A section of Muslim faithful have lashed out at their spiritual leaders for allowing President William Ruto and his deputy, Rigathi Gachagua, to take part in salah (prayers).
Ruto and Gachagua participated in the prayers after being hosted for Iftar dinner at the Kenyatta International Convention Centre (KICC) in Nairobi. The event was organised by the Eastleigh Business District Association.
The dinner was punctuated by political speeches, with Gachagua lamenting that the religious community had traditionally voted for Raila despite Ruto having supported Muslims in various development projects.
Gachagua claimed that Raila had not helped Muslims to build even a single mosque. He asked Muslims to elect Ruto in the 2027 General Election.
However, that was not what sparked an internet discussion among Muslims.
Encouraging Ruto and Gachagua to join Muslims in prayers and the rituals involved was the main concern.
The two top leaders struggled with gestures during the prayers.
Many Muslims noted that they violated the Islamic spiritual rules by allowing the duo to pray with them.
“I remember last Ramadhan our Imam, Jamaludin, of jamia mosque apologised for leading a prayer at State House just like this? And today, the same thing is repeated and it’s very wrong… no one is allowed to perform swalah without taking shahada and udhu. This an insult to Muslims’ salah,” Abdulahi Adan tweeted.
Tache Dabaso: “Camouflaging in religion and unleashing an attack because of homegrown political wrangles and differences is unacceptable!”

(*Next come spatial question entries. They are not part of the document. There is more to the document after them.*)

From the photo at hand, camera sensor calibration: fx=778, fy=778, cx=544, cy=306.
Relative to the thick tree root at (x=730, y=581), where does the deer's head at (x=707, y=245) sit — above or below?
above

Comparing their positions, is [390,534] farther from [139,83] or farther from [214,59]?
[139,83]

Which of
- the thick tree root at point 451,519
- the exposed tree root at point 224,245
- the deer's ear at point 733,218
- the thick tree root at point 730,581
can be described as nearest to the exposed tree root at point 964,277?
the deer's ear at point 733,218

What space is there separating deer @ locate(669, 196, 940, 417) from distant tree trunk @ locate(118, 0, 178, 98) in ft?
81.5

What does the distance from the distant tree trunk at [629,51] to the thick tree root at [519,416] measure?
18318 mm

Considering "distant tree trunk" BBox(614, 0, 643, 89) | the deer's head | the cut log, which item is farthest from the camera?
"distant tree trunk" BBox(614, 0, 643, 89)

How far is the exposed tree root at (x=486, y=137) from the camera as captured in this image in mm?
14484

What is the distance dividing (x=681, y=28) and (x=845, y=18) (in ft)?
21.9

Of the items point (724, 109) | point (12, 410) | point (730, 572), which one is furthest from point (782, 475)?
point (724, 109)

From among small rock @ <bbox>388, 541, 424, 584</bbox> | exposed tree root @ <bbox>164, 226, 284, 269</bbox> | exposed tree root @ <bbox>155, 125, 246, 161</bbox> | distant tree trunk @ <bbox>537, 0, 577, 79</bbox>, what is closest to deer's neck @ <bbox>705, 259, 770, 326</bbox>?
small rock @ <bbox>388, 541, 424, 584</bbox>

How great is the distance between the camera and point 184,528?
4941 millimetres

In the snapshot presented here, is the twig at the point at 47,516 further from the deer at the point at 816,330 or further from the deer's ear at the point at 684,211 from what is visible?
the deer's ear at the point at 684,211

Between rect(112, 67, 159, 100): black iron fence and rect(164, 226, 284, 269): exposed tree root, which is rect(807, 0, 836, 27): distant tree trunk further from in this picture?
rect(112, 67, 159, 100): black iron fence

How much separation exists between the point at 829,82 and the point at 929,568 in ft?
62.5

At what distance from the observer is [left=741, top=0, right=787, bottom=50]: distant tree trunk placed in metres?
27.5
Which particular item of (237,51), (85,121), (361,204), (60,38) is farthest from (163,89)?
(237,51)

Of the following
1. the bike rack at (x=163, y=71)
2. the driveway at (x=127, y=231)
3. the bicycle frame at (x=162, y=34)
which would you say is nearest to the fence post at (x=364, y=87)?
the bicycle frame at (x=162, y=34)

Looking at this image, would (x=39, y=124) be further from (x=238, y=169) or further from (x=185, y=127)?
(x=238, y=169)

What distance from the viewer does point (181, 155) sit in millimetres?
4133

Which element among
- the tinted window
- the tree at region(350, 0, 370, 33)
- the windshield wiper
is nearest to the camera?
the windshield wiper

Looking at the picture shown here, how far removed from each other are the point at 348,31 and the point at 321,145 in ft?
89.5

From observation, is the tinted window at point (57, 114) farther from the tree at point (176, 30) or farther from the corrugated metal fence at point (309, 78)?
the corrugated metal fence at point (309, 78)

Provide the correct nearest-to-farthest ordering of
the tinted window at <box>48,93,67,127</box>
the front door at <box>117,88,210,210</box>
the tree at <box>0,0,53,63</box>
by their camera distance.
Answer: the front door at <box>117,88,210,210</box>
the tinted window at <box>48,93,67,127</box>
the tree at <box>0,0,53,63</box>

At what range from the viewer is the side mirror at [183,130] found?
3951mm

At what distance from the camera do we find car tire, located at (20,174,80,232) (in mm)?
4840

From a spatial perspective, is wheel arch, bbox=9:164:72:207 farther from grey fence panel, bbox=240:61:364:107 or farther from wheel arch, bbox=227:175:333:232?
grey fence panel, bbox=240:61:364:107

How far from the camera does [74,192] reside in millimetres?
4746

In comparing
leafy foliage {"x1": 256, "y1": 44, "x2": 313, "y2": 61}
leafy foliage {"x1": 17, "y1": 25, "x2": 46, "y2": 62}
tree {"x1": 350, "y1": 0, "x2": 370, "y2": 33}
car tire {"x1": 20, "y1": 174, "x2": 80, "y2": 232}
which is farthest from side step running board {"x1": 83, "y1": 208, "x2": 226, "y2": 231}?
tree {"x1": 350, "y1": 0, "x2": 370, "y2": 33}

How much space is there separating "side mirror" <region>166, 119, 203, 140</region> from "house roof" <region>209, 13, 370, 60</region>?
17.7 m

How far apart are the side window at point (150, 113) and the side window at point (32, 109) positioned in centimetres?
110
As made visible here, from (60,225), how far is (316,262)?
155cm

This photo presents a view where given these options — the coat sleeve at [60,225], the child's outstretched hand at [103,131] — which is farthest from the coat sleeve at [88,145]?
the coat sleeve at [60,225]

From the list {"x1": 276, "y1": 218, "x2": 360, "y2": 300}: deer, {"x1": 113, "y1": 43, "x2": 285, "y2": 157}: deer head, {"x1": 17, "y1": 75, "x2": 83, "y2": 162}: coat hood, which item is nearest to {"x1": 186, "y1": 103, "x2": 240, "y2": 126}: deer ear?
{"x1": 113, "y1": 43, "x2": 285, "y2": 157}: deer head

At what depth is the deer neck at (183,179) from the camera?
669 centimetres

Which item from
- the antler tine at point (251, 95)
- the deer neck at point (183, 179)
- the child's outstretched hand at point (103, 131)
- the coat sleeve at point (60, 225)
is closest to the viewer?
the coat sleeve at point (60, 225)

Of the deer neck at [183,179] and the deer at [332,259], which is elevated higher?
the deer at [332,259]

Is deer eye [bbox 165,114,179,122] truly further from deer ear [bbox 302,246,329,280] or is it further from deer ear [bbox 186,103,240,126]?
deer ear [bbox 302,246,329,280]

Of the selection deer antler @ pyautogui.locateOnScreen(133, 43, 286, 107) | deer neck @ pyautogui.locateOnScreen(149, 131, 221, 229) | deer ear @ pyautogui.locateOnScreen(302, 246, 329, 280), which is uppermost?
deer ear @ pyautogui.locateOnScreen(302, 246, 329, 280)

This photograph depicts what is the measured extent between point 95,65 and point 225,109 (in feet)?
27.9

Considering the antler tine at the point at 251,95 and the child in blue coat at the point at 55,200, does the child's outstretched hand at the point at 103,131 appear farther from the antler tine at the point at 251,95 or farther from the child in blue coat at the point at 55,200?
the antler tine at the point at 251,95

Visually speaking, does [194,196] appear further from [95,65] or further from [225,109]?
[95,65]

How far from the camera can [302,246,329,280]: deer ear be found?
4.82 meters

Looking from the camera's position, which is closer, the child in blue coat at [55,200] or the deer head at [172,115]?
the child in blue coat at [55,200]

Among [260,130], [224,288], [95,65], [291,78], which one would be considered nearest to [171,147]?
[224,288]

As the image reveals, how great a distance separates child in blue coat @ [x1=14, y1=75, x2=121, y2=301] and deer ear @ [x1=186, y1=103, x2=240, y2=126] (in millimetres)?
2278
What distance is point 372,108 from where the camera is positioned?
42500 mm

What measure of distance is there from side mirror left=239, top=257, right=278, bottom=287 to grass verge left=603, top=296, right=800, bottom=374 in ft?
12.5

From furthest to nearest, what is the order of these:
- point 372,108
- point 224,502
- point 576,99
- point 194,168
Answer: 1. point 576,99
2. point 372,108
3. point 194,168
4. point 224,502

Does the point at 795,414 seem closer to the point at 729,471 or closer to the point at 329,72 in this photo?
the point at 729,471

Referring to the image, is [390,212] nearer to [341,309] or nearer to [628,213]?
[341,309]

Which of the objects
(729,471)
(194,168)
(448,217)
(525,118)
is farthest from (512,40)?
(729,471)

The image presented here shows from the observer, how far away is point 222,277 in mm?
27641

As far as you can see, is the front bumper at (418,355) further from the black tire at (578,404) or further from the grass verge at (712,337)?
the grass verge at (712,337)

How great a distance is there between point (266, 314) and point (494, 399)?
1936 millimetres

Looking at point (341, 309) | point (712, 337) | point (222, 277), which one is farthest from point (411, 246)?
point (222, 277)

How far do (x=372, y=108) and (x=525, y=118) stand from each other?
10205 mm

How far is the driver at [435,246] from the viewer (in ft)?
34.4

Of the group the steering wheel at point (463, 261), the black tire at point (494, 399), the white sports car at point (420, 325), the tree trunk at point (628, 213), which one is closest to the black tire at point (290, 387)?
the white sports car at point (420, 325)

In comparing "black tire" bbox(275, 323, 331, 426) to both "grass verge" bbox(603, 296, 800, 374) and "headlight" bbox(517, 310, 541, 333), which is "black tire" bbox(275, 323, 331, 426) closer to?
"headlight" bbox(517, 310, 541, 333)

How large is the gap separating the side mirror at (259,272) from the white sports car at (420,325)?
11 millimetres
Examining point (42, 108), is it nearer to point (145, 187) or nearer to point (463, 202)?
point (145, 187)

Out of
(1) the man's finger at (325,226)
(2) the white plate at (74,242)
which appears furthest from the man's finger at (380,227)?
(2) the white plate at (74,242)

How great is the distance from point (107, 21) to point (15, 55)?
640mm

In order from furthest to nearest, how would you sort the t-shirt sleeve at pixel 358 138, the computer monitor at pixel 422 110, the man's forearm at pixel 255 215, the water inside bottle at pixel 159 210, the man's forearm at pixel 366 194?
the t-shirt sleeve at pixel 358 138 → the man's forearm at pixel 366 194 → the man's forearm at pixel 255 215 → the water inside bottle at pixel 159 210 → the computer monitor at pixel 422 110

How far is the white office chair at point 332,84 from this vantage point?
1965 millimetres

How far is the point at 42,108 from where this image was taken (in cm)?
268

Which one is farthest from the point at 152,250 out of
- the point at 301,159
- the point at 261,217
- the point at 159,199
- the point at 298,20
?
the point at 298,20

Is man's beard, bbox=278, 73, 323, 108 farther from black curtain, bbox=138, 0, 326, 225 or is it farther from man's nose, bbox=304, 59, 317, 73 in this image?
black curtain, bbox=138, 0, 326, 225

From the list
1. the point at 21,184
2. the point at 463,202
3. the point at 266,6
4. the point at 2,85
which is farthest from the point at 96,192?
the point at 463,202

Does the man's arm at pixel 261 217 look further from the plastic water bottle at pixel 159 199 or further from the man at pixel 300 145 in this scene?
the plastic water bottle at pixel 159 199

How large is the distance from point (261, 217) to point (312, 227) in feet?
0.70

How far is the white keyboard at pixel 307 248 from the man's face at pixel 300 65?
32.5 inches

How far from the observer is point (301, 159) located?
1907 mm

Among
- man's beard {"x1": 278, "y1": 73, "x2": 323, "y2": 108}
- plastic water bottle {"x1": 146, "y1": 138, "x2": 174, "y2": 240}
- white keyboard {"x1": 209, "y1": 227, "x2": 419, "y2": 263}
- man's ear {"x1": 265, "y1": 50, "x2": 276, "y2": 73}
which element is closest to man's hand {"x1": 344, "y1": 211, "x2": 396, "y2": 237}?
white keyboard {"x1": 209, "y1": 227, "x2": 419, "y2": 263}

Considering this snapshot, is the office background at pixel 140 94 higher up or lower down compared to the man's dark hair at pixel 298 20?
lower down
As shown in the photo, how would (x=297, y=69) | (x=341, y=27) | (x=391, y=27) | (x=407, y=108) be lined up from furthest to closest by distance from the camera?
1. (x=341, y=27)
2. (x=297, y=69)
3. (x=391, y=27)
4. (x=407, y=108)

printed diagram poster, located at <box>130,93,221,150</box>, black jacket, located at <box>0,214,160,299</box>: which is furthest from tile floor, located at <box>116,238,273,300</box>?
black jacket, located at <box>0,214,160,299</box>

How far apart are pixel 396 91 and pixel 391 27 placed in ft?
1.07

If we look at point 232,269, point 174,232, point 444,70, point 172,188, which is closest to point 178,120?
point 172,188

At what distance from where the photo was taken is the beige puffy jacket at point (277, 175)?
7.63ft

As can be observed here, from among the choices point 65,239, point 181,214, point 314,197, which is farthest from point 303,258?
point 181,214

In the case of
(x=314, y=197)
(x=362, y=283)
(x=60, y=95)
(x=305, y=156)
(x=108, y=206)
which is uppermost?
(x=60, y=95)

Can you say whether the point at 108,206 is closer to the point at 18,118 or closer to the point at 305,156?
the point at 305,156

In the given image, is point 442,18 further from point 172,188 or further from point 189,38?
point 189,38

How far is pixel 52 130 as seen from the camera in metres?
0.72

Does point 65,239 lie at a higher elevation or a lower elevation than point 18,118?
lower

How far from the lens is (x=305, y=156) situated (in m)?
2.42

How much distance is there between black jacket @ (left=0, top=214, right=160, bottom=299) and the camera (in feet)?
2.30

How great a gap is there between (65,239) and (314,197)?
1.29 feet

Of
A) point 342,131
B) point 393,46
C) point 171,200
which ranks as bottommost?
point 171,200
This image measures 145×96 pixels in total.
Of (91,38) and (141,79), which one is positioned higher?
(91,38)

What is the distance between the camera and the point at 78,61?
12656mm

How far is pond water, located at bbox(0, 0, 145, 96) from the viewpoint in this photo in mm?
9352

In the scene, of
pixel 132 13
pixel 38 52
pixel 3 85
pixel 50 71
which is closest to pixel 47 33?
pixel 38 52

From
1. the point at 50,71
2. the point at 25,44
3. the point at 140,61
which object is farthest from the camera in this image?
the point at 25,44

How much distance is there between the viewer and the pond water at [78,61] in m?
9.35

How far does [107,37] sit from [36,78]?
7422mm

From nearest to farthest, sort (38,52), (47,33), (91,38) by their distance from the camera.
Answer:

“Ruto and Gachagua are now using religion to favour their end game to a point where they are putting on kanzus and going to pray with Muslims. I thought this was the premium Spotify of religion that they can smell Bs from afar?” another netizen asked.
However, some Muslims did not see what the furore was about.
Mohamed Tache: “There’s a world of difference btw religious spirituality an religious harmony. President Ruto & DP Gachagua weren’t doing spiritual act as understood & practiced by Muslims. They joined the Muslims to promote inter-religious harmony, not for spiritual nourishment, which is okay.”